Многие американцы так и не смогли забыться сном к рассвету этого дня 10‑го июля.

Эдвард Ли, секретарь Казначейства, продолжал ждать телефонного звонка в гостиной своего дома в Лэнгли, в Вирджинии. Широкие окна, из которых открывался вид на пологие лесистые берега Потомака, были закрыты портьерами, но сквозь них просачивались янтарные лучи раннего рассвета. Мебель, выдержанная в стиле колониальных времён, имела неухоженный вид, словно проснулась не ко времени. На длинном диване валялись разбросанные газеты, несколько пепельниц были забиты окурками, а под мраморной крышкой кофейного столика валялись небрежно сброшенные туфли-мокасины, напоминая лежащие на боку лодки.

И комната и её обитатель находились в растерзанном состоянии. На Эде Ли была мятая, в пятнах, рубашка. На скулах торчали неподбритые клочки бакенбардов. Ему удалось прикорнуть пару часов тут же на диване и, будучи по натуре человеком аккуратным, он с брезгливостью воспринимал свой помятый вид, с отвращением ощущая кислый запах во рту. Дыхание, как он предположил, тоже было несвежим.
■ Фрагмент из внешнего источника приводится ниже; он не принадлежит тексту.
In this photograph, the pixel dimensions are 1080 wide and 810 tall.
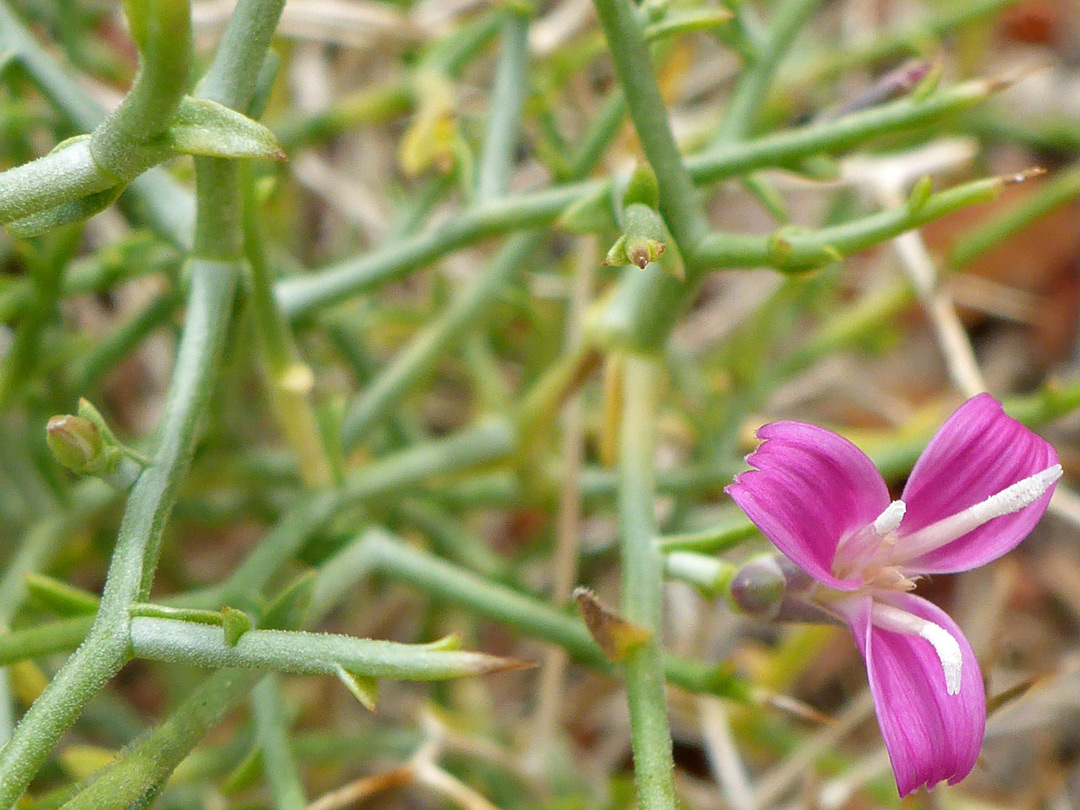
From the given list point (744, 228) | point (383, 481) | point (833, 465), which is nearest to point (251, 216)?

Вся эта история, думал он, просто нетерпима. И вся нация, и администрация Рэндалла в таком же помятом состоянии, как и его рубашка, которую он не снимает вот уже второй день. Большую часть ночи он слушал новости, которые поступали к нему по специальной линии из ситуационной комнаты Белого Дома и по телевизору, дикторы которого старательно доказывали, что Америка – страна жуликов и сентиментальных идиотов. Ли, сам отец двух детей, которые ныне стали молодыми банкирами, думал, что если он услышит ещё хоть слово о несчастной судьбе детей, его просто вытошнит. Отвращение к этой мелодраме дополнялось тем фактом, что он вынужден быть секретарём Казначейства в правительстве человека, который, скорее всего, относится к экономике с нахальной беспардонностью первокурсника. Фил Рэндалл был для Ли не столько обыкновенным налогоплательщиком, сколько представителем тех проклятых либералов, которые почему-то считали, что деньги – это зло и поносили тех представителей администрации, которые заботились о них.
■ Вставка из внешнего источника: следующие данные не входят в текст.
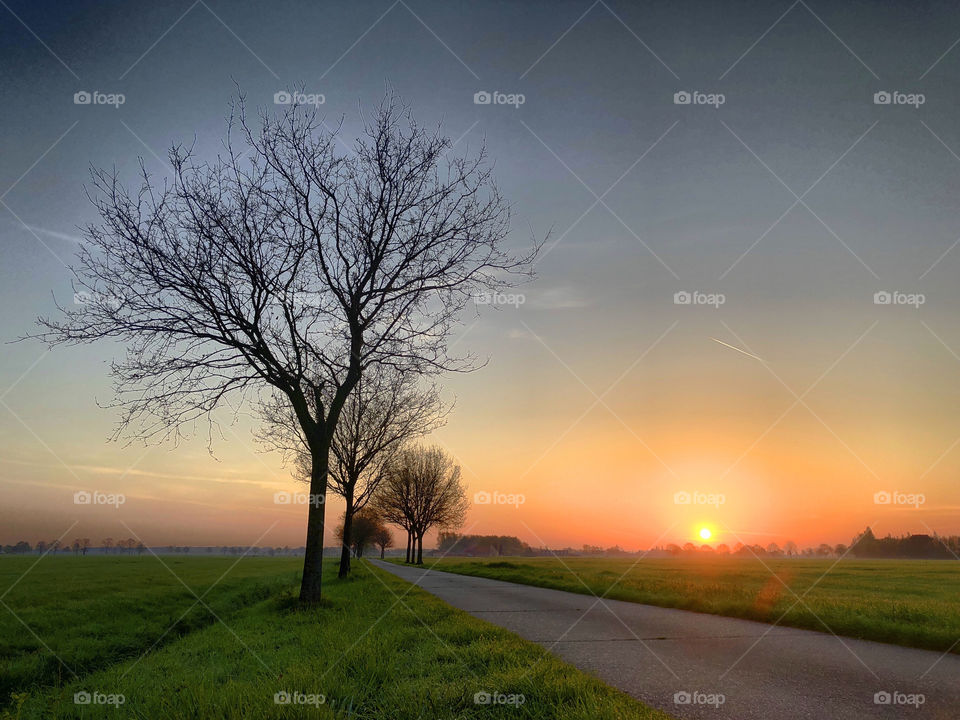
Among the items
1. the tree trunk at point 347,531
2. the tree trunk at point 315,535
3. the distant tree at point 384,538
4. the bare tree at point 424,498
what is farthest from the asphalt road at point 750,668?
the distant tree at point 384,538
Президент упорно отказывался обращать внимание на хворающий доллар. Эд Ли объяснял ему ситуацию, пока у него не появились мозоли на языке: платёжный баланс складывается не в нашу пользу; золото поступает, но его немного; за границей турист покупает на доллар столько, сколько на три здесь; на мировых рынках немецкая, японская и даже русская продукция вытесняет американскую; к доллару относятся с подозрением. Фил Рэндалл, как правило, слушал его с болезненной улыбкой, как бы давая понять, что эти заботы касаются только секретаря Казначейства Ли и какой-то третьей стороны, например, президента Чейз Манхэттен Банка. Своим отношением он словно хотел сказать: если уж сам Эд Ли с финансистами и банкирами не могут выправить дело, что же вы хотите от скромного Президента Соединённых Штатов?
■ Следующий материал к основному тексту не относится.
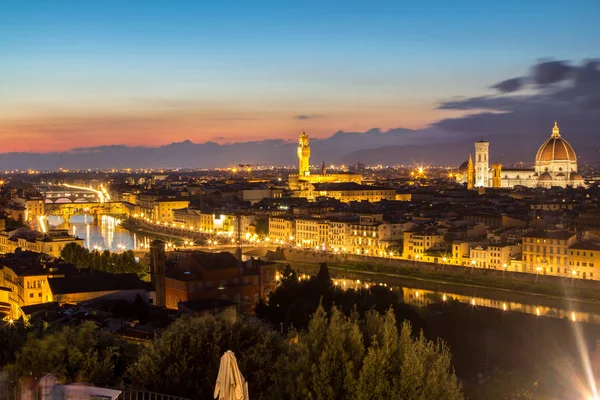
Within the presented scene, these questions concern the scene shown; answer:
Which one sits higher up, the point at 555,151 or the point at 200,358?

И теперь ещё эти дома. Ли растёр колючую щетину щёк, закурил очередную сигарету и поморщился от горечи во рту. Как он и предупреждал на встрече в Белом Доме двадцать четыре часа назад, доллар оказался в беде. Если федеральное правительство не вырвет эти дома из рук чёрных бандитов и не вернёт собственность её законным владельцам – и не сделает это достаточно решительно, есть ли там дети или нет их – Ли опасался серьёзного финансового кризиса. Перед ним маячила жуткая перспектива развития событий, когда стоимость огромных запасов американских акций на европейском рынке стремительно покатится вниз. Затем не замедлит себя ждать и падение доллара, суматоха в финансовых учреждениях Нью-Йорка и не исключено, что даже и откровенная паника. Разве он не втолковывал Рэндаллу, и не раз, и не два, что структура финансового благополучия столь неустойчива, что может рухнуть под ударом первого же шторма? И вот уже слышны его завывания. В серой мрачной атмосфере занимающегося утра металлическим голосом задребезжал телефон. Линия шла через диспетчерскую Белого Дома. Ли посмотрел на часы. Это может быть герр Фредерик Хохвальд, его швейцарский банкир. Хохвальд отличался пунктуальностью, и в Женеве сейчас было четверть одиннадцатого – на это время они и договаривались. Ли оказался прав. Он услышал в трубке вежливый голос, в английских дифтонгах которого, тем не менее, чувствовалась властность и уверенность.

– Американцев ждёт здесь не самый весёлый день, – после обмена банальными любезностями сказал Хохвальд.

– Так плохо?

– Я бы сказал, что вам стоит подготовиться. – Отрабатывая свой пятидесятитысячный гонорар за информацию, которую он поставлял правительству США, Хохвальд выражался сдержанно и деликатно. Будь он могильщиком, подумал Ли, он бы не преминул подчеркнуть элегантность внешнего вида покойника, упомянул бы о бренности всего земного и обратил бы внимание на красоту похоронного обряда. Тем не менее, выражался Хохвальд всегда достаточно определённо.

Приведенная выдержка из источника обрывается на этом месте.